### Task description
Word for word, copy all the data and drop the pictures.

### Listed records
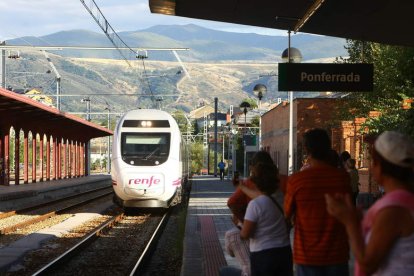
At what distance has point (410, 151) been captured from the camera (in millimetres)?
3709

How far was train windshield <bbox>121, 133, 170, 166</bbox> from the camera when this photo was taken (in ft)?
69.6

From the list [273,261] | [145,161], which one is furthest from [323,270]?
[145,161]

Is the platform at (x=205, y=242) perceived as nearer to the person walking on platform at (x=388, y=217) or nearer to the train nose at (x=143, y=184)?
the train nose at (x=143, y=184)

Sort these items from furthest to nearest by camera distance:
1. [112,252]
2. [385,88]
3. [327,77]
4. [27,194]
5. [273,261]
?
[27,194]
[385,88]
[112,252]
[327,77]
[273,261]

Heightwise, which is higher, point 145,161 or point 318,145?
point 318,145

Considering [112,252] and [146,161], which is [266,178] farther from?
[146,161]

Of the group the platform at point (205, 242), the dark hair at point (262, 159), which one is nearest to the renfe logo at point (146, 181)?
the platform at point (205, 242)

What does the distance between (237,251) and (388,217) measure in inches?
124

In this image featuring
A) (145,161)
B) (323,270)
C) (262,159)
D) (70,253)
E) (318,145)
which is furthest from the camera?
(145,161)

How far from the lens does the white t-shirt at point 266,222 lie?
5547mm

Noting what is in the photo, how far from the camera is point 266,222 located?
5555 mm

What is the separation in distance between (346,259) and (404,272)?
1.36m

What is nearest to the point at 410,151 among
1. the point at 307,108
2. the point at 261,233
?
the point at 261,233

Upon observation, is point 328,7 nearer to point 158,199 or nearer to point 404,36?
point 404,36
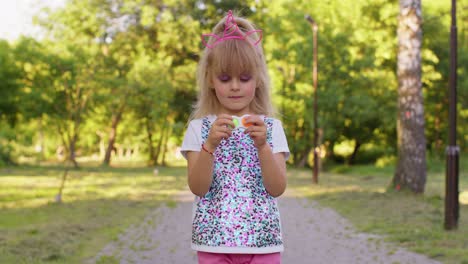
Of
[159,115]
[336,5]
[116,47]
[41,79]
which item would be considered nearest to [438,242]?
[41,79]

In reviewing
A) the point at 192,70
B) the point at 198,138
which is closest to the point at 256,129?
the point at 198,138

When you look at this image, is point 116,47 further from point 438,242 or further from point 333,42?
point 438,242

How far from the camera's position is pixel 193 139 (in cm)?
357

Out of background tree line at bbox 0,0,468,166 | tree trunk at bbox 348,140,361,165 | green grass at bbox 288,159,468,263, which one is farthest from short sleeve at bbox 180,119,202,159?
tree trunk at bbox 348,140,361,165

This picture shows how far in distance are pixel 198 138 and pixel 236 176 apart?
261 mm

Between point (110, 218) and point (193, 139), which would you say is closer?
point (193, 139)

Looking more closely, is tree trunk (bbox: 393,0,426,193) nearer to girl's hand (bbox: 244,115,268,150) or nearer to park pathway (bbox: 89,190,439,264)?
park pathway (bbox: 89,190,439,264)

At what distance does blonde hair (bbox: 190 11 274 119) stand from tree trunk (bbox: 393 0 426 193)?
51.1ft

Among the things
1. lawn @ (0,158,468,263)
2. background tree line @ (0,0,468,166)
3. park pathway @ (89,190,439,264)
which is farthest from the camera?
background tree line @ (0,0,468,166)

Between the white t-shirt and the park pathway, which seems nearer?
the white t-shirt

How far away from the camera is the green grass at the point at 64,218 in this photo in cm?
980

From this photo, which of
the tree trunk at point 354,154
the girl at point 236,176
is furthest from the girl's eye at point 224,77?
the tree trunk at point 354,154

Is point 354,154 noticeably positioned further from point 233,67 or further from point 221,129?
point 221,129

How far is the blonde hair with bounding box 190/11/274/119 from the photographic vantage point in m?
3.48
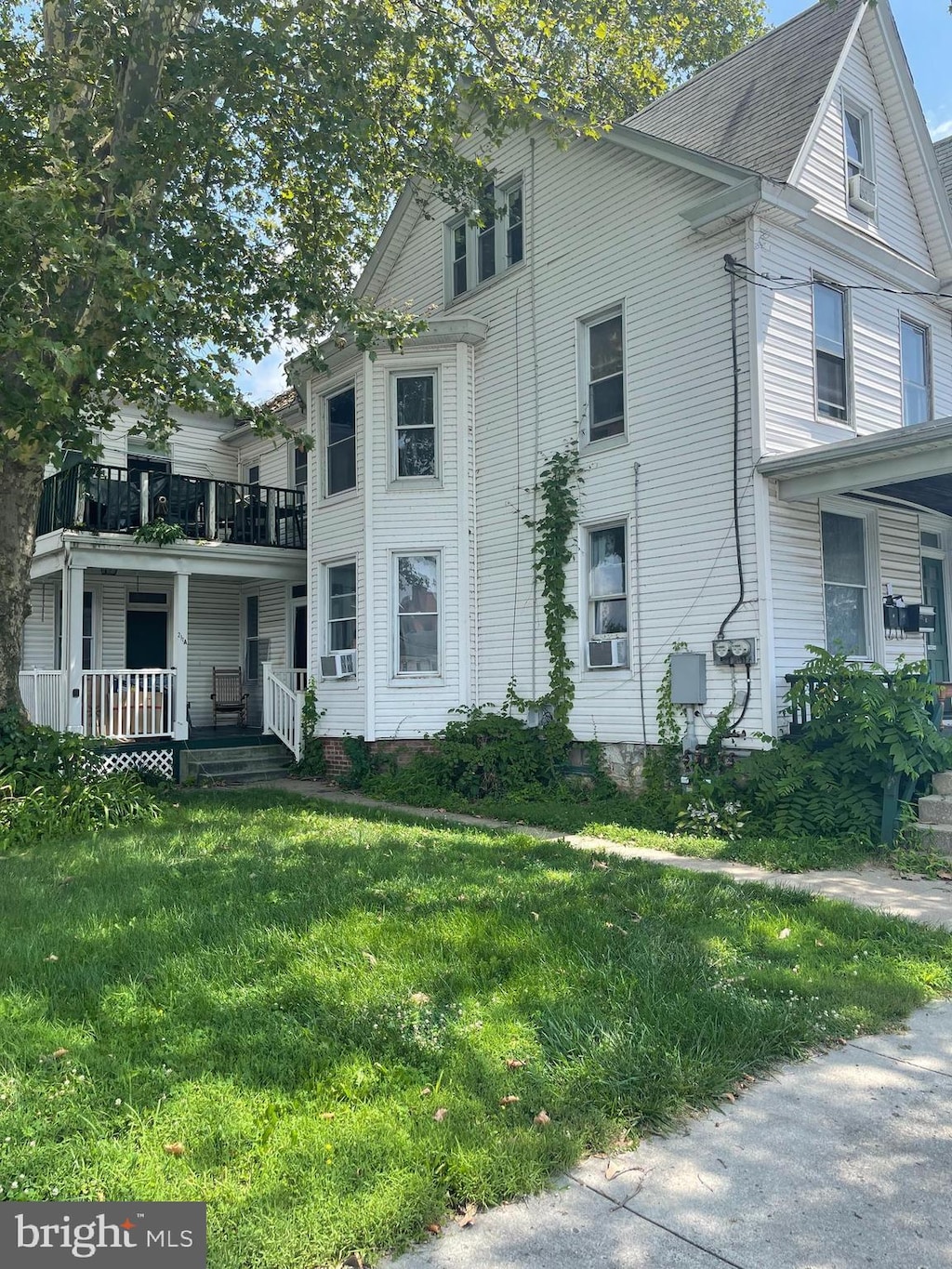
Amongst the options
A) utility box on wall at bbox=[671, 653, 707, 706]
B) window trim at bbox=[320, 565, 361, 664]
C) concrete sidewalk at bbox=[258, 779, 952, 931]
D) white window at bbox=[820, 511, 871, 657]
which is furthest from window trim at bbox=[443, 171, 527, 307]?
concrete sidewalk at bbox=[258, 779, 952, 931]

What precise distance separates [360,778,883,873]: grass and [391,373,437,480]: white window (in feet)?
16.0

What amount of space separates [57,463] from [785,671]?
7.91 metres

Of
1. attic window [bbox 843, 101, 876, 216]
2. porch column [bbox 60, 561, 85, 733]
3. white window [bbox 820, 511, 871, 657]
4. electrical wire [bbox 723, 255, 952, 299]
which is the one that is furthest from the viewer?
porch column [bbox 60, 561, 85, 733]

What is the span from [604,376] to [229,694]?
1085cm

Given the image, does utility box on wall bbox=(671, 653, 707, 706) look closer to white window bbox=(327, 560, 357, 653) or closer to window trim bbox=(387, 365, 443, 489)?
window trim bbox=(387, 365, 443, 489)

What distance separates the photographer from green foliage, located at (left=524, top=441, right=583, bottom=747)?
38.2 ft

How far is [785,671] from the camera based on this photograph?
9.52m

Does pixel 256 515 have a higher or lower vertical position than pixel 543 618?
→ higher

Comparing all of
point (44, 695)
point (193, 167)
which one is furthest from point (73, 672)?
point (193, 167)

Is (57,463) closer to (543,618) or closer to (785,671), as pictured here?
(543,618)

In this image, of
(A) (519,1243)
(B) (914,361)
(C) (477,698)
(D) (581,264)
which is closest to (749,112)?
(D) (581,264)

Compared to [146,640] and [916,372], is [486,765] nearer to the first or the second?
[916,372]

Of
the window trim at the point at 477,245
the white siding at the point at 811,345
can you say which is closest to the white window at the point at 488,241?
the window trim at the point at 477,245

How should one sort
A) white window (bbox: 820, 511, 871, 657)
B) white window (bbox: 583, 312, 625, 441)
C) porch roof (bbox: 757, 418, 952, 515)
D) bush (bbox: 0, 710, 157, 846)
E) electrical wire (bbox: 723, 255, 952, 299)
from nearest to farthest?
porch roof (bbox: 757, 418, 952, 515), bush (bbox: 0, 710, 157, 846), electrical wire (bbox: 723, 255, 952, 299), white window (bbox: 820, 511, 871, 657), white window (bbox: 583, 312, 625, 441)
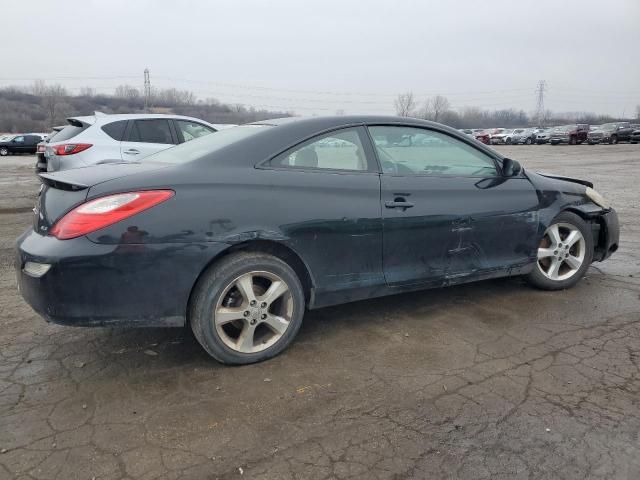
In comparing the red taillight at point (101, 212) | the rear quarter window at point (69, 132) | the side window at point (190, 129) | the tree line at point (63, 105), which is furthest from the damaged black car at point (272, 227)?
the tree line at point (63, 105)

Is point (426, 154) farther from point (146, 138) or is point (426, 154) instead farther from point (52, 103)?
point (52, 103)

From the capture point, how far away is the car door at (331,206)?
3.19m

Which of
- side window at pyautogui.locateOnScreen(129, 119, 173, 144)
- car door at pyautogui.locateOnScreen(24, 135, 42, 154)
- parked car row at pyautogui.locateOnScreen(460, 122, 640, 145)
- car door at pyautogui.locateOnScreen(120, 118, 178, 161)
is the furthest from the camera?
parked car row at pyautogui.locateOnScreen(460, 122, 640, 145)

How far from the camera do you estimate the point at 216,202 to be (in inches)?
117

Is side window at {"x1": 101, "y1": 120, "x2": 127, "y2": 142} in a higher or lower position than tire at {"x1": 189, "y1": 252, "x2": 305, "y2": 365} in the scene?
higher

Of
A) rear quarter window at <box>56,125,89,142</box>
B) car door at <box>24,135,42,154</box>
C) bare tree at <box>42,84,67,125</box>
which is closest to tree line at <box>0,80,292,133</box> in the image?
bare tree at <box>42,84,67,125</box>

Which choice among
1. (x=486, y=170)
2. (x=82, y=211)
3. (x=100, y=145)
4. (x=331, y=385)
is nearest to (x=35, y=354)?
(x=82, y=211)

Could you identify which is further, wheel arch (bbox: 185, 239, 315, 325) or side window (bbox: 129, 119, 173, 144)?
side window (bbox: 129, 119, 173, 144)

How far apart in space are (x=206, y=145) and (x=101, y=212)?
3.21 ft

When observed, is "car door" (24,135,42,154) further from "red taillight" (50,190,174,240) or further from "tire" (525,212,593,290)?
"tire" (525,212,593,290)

### Correct result
At what distance has point (410, 151) been captured from the camera (in millimetres)?
3709

How far was train windshield <bbox>121, 133, 170, 166</bbox> from the camera when this photo was taken (in ft)?
69.6

From the list [273,261] | [145,161], which one is furthest from [323,270]?
[145,161]

Is the platform at (x=205, y=242) perceived as nearer to the person walking on platform at (x=388, y=217) or nearer to the train nose at (x=143, y=184)?
the train nose at (x=143, y=184)

Sort these items from furthest to nearest by camera distance:
1. [112,252]
2. [385,88]
3. [327,77]
4. [27,194]
5. [273,261]
?
[27,194]
[385,88]
[112,252]
[327,77]
[273,261]

Heightwise, which is higher, point 145,161 or point 318,145?
point 318,145

Considering [112,252] and [146,161], which is [266,178] farther from?
[146,161]

Of the group the platform at point (205, 242), the dark hair at point (262, 159), which one is nearest to the renfe logo at point (146, 181)?
the platform at point (205, 242)

What does the distance between (237,251) and (388,217) measure in inches?
124

In this image featuring
A) (145,161)
B) (323,270)
C) (262,159)
D) (70,253)
E) (318,145)
which is furthest from the camera?
(145,161)

How far from the lens does the white t-shirt at point 266,222 lie?
5547mm

Noting what is in the photo, how far from the camera is point 266,222 located?
5555 mm

What is the separation in distance between (346,259) and (404,272)?
1.36m

What is nearest to the point at 410,151 among
1. the point at 307,108
2. the point at 261,233
?
the point at 261,233

Upon observation, is point 328,7 nearer to point 158,199 or nearer to point 404,36?
point 404,36
Of
[159,115]
[336,5]
[116,47]
[41,79]
which item would be considered nearest to [438,242]?
[41,79]

In reviewing
A) the point at 192,70
B) the point at 198,138
which is closest to the point at 256,129?
the point at 198,138

When you look at this image, is point 116,47 further from point 438,242 or further from point 333,42?
point 438,242

How far from the camera's position is pixel 193 139 (in cm)?
357

Out of background tree line at bbox 0,0,468,166 | tree trunk at bbox 348,140,361,165 | green grass at bbox 288,159,468,263, which one is farthest from short sleeve at bbox 180,119,202,159?
tree trunk at bbox 348,140,361,165

This picture shows how far in distance are pixel 198 138 and pixel 236 176 apart?
261 mm

Between point (110, 218) and point (193, 139), which would you say is closer?
point (193, 139)

Looking more closely, is tree trunk (bbox: 393,0,426,193) nearer to girl's hand (bbox: 244,115,268,150) or nearer to park pathway (bbox: 89,190,439,264)?
park pathway (bbox: 89,190,439,264)

At what distance does blonde hair (bbox: 190 11 274 119) stand from tree trunk (bbox: 393 0 426 193)?
51.1ft

Among the things
1. lawn @ (0,158,468,263)
2. background tree line @ (0,0,468,166)
3. park pathway @ (89,190,439,264)
which is farthest from the camera?
background tree line @ (0,0,468,166)

Between the white t-shirt and the park pathway, which seems nearer?
the white t-shirt

How far away from the camera is the green grass at the point at 64,218 in this photo in cm?
980

From this photo, which of
the tree trunk at point 354,154
the girl at point 236,176
is furthest from the girl's eye at point 224,77?
the tree trunk at point 354,154

Is point 354,154 noticeably positioned further from point 233,67 or further from point 221,129?
point 221,129

How far is the blonde hair with bounding box 190/11/274/119 from the photographic vantage point in m?
3.48
Amongst the options
A) utility box on wall at bbox=[671, 653, 707, 706]
B) window trim at bbox=[320, 565, 361, 664]
C) concrete sidewalk at bbox=[258, 779, 952, 931]
D) white window at bbox=[820, 511, 871, 657]
which is furthest from window trim at bbox=[443, 171, 527, 307]?
concrete sidewalk at bbox=[258, 779, 952, 931]

What precise distance separates [360,778,883,873]: grass and [391,373,437,480]: white window (in feet)?
16.0

What amount of space separates [57,463] from [785,671]?
7.91 metres

Of
1. attic window [bbox 843, 101, 876, 216]
2. porch column [bbox 60, 561, 85, 733]
3. white window [bbox 820, 511, 871, 657]
4. electrical wire [bbox 723, 255, 952, 299]
which is the one that is furthest from the viewer?
porch column [bbox 60, 561, 85, 733]

What is the span from [604,376] to [229,694]?
1085cm

Given the image, does utility box on wall bbox=(671, 653, 707, 706) look closer to white window bbox=(327, 560, 357, 653) or closer to window trim bbox=(387, 365, 443, 489)?
window trim bbox=(387, 365, 443, 489)

What distance separates the photographer from green foliage, located at (left=524, top=441, right=583, bottom=747)?
38.2 ft

How far is [785,671] from the camera based on this photograph?
9.52m

Does pixel 256 515 have a higher or lower vertical position than pixel 543 618?
→ higher

Comparing all of
point (44, 695)
point (193, 167)
which one is furthest from point (73, 672)?
point (193, 167)

Is (57,463) closer to (543,618) or closer to (785,671), as pictured here?
(543,618)

In this image, of
(A) (519,1243)
(B) (914,361)
(C) (477,698)
(D) (581,264)
which is closest to (749,112)?
(D) (581,264)

Compared to [146,640] and [916,372], is [486,765] nearer to the first or the second?
[916,372]

Of
the window trim at the point at 477,245
the white siding at the point at 811,345
can you say which is closest to the white window at the point at 488,241?
the window trim at the point at 477,245

How should one sort
A) white window (bbox: 820, 511, 871, 657)
B) white window (bbox: 583, 312, 625, 441)
C) porch roof (bbox: 757, 418, 952, 515)
D) bush (bbox: 0, 710, 157, 846)
E) electrical wire (bbox: 723, 255, 952, 299)
from nearest to farthest?
porch roof (bbox: 757, 418, 952, 515), bush (bbox: 0, 710, 157, 846), electrical wire (bbox: 723, 255, 952, 299), white window (bbox: 820, 511, 871, 657), white window (bbox: 583, 312, 625, 441)
In comparing the red taillight at point (101, 212) | the rear quarter window at point (69, 132) | the side window at point (190, 129) | the tree line at point (63, 105), which is furthest from the damaged black car at point (272, 227)?
the tree line at point (63, 105)

Is point (426, 154) farther from point (146, 138) or is point (426, 154) instead farther from point (52, 103)?
point (52, 103)

From the capture point, how far away is the car door at (331,206)?
3.19m

Which of
- side window at pyautogui.locateOnScreen(129, 119, 173, 144)
- car door at pyautogui.locateOnScreen(24, 135, 42, 154)
- parked car row at pyautogui.locateOnScreen(460, 122, 640, 145)
- car door at pyautogui.locateOnScreen(120, 118, 178, 161)
is the furthest from the camera?
parked car row at pyautogui.locateOnScreen(460, 122, 640, 145)

How far from the camera do you estimate the point at 216,202 to be (in inches)?
117

Is side window at {"x1": 101, "y1": 120, "x2": 127, "y2": 142} in a higher or lower position than tire at {"x1": 189, "y1": 252, "x2": 305, "y2": 365} in the scene?
higher

Of
A) rear quarter window at <box>56,125,89,142</box>
B) car door at <box>24,135,42,154</box>
C) bare tree at <box>42,84,67,125</box>
which is closest to tree line at <box>0,80,292,133</box> in the image?
bare tree at <box>42,84,67,125</box>

Which choice among
1. (x=486, y=170)
2. (x=82, y=211)
3. (x=100, y=145)
4. (x=331, y=385)
is nearest to (x=35, y=354)?
(x=82, y=211)

Could you identify which is further, wheel arch (bbox: 185, 239, 315, 325) or side window (bbox: 129, 119, 173, 144)?
side window (bbox: 129, 119, 173, 144)

How far apart in space are (x=206, y=145) and (x=101, y=212)?
3.21 ft

When observed, is "car door" (24,135,42,154) further from "red taillight" (50,190,174,240) or further from "tire" (525,212,593,290)?
"tire" (525,212,593,290)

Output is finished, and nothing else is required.